Reduction: Zn^{2+}(aq) + 2 e^-→ Zn(s) E^\circ_{cathode} = – 0.763 V
Oxidation: H_2(g) + 2 H_2O(\ell) → 2 H_3O^+(aq) + 2 e^- E^\circ_{node} = 0 V
We obtain the E^\circ_{cell} for the reaction from the standard reduction potentials for the two halfreactions.
E^\circ_{cell} = E^\circ_{cathode} – E^\circ_{anode} = – 0.763 V – 0 V = – 0.763 V
Since E^\circ_{cell} is negative, the reaction is not product-favored in the direction written. Zn^{2+} will not oxidize H_2O. The reverse reaction is product-favored; that is, zinc metal reacts with acid.

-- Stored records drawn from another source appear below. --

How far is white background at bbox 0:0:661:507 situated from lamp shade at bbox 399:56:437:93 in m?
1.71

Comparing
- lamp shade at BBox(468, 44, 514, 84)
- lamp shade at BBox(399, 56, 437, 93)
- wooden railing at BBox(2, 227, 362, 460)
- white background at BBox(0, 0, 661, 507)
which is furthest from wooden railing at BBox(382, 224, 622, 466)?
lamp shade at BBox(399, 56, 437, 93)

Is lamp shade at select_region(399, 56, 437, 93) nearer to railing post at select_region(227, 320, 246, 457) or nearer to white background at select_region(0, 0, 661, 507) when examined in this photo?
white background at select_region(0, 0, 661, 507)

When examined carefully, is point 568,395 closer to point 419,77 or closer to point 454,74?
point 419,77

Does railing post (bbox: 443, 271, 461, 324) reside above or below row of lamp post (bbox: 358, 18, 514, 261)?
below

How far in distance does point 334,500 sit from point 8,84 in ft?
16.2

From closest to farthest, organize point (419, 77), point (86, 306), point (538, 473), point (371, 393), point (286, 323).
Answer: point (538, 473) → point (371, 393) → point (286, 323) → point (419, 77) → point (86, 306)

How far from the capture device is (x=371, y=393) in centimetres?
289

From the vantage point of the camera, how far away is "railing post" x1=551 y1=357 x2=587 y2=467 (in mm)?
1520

From the calculated E^\circ_{cell} we can calculate ΔG°.
ΔG° =- nFE^\circ_{cell}
= – (2 mol e^-) × (\frac{9.65 × 10^4 C}{1 mol e^-})(\frac{1 J}{1 V × 1 C})(- 0.763 V)
= 1.47 × 10^5 J = 147 kJ
The positive value for ΔG° also shows that the reaction as written is not product-favored.
Reasonable Answer Check The given oxidation is the half-reaction at the standard hydrogen electrode with a potential of zero, so the overall reaction is governed by the Zn reduction. The negative cell potential and the positive ΔG° are consistent with the reaction being reactant-favored as written.